Will you reproduce the stretch from the line containing "What is the distance of powdered" through the end of the listing, requests included, offsetting each distance value in the answers by adding 100?

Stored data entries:

--- start ---

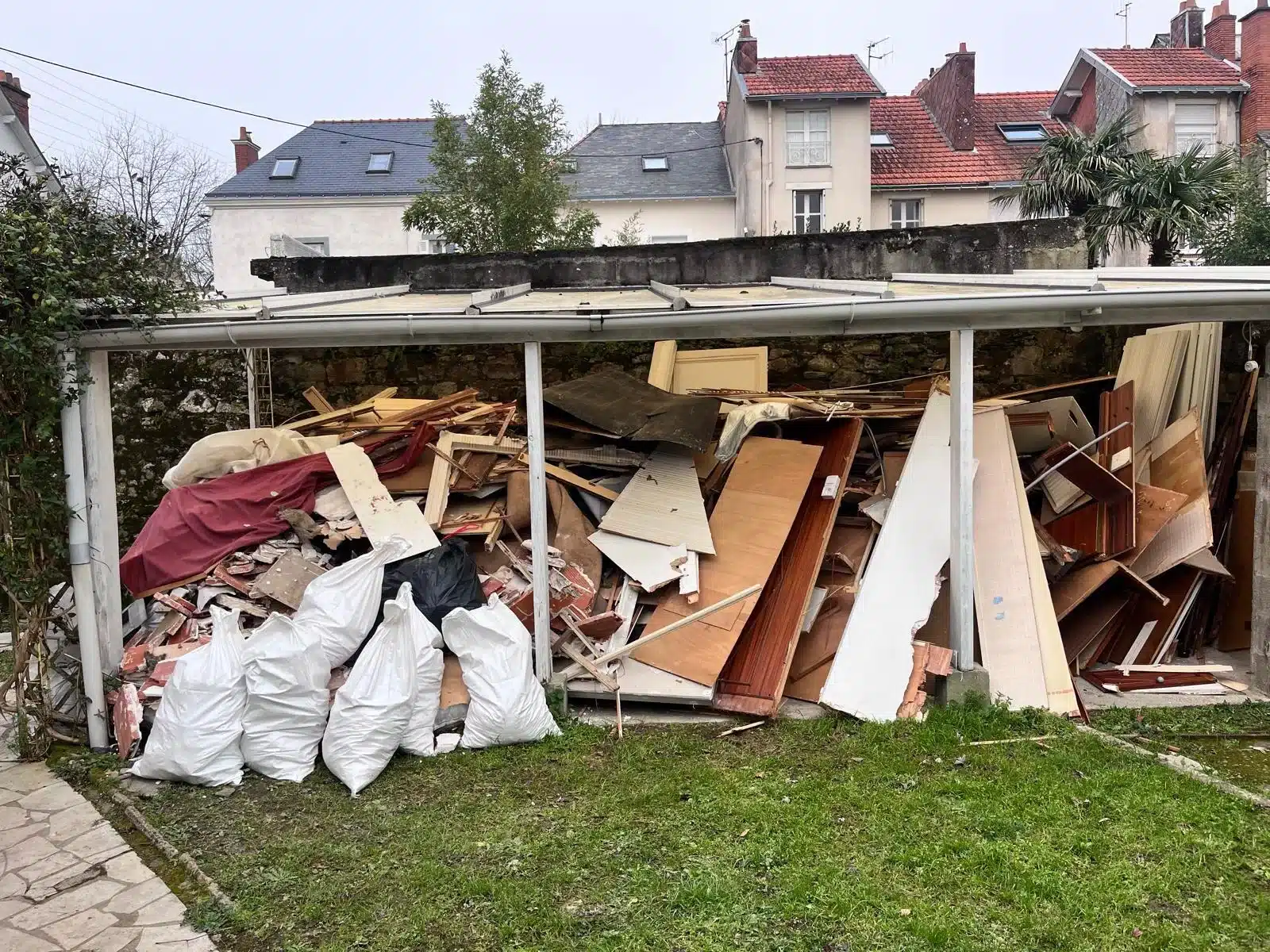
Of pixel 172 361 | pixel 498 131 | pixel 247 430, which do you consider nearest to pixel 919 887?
pixel 247 430

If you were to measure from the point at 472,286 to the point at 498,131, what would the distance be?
9728mm

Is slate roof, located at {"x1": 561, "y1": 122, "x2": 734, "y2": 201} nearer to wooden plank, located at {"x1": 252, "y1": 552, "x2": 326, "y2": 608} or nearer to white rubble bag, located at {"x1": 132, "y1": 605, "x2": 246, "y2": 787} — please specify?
wooden plank, located at {"x1": 252, "y1": 552, "x2": 326, "y2": 608}

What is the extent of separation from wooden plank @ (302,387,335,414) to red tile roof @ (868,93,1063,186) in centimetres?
1742

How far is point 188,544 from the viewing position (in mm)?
5578

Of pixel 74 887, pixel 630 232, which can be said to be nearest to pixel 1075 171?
pixel 630 232

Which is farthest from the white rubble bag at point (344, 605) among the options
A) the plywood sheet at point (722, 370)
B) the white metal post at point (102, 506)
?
the plywood sheet at point (722, 370)

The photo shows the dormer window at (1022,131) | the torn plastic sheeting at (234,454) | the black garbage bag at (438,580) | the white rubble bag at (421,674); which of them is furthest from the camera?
the dormer window at (1022,131)

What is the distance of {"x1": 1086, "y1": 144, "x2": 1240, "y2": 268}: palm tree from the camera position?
1109 centimetres

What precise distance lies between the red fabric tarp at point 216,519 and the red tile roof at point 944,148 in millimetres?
19102

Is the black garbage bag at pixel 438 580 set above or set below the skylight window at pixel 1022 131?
below

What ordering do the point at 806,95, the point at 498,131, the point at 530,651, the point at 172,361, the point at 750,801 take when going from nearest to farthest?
1. the point at 750,801
2. the point at 530,651
3. the point at 172,361
4. the point at 498,131
5. the point at 806,95

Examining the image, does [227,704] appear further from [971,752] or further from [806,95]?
[806,95]

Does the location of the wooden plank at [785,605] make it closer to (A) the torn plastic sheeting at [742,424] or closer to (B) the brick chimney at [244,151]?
(A) the torn plastic sheeting at [742,424]

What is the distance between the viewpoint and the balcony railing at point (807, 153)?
68.5 feet
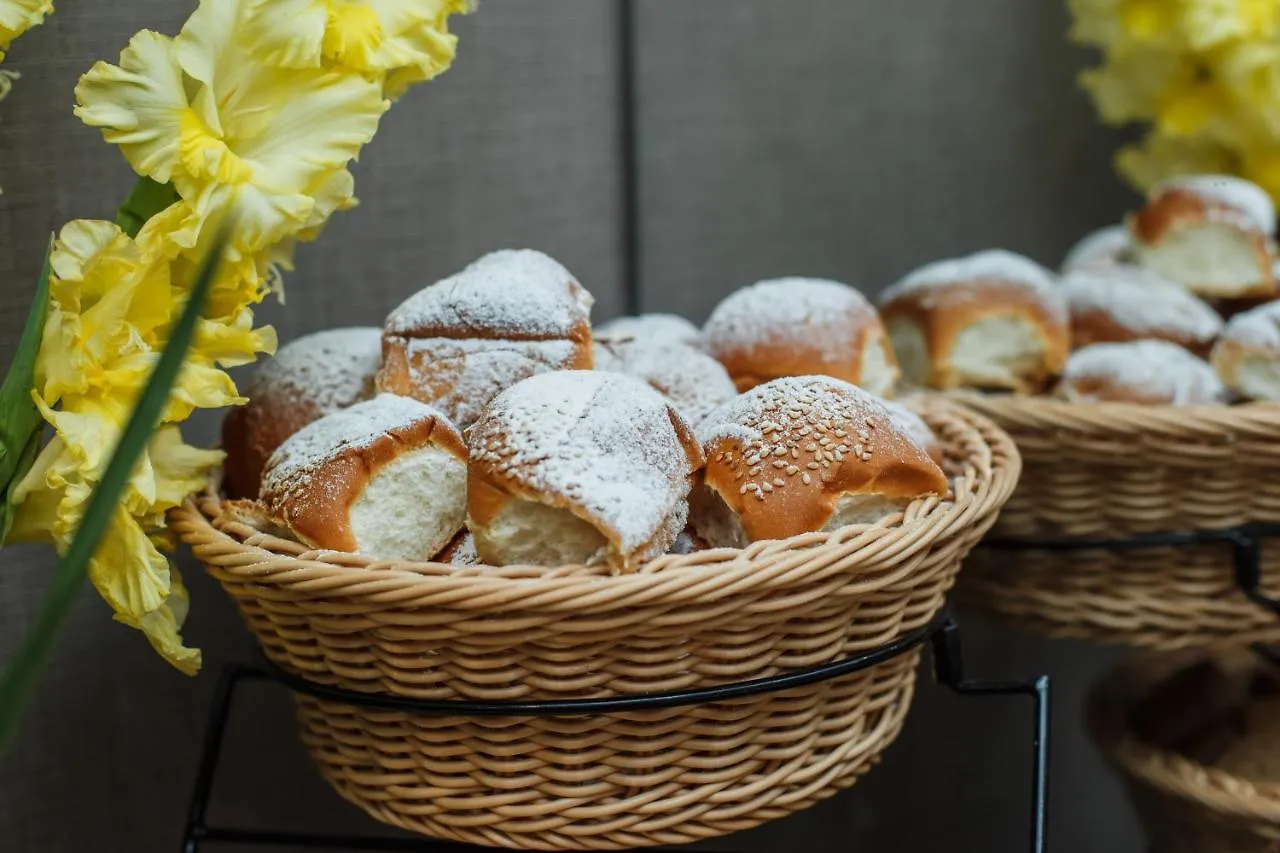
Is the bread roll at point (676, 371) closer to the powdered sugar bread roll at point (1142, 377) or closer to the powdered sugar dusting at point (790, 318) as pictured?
the powdered sugar dusting at point (790, 318)

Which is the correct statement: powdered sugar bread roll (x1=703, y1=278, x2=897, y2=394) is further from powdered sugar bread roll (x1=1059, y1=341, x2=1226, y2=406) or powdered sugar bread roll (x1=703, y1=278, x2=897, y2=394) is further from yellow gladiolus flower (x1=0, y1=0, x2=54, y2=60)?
yellow gladiolus flower (x1=0, y1=0, x2=54, y2=60)

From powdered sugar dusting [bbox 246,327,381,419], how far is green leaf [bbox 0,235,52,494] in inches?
7.6

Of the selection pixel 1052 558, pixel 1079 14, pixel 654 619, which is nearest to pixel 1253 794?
pixel 1052 558

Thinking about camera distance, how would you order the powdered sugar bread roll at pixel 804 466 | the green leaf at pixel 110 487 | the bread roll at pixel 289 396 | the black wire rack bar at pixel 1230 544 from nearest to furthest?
the green leaf at pixel 110 487 → the powdered sugar bread roll at pixel 804 466 → the bread roll at pixel 289 396 → the black wire rack bar at pixel 1230 544

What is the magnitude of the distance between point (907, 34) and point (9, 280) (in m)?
1.04

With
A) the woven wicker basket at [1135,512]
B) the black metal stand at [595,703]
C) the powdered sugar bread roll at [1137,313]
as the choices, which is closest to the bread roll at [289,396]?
the black metal stand at [595,703]

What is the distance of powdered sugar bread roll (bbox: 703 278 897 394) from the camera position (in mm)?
1016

--- end ---

Final answer:
What is the distance of powdered sugar bread roll (bbox: 703 278 897 394) from the camera position (in mm)?
1116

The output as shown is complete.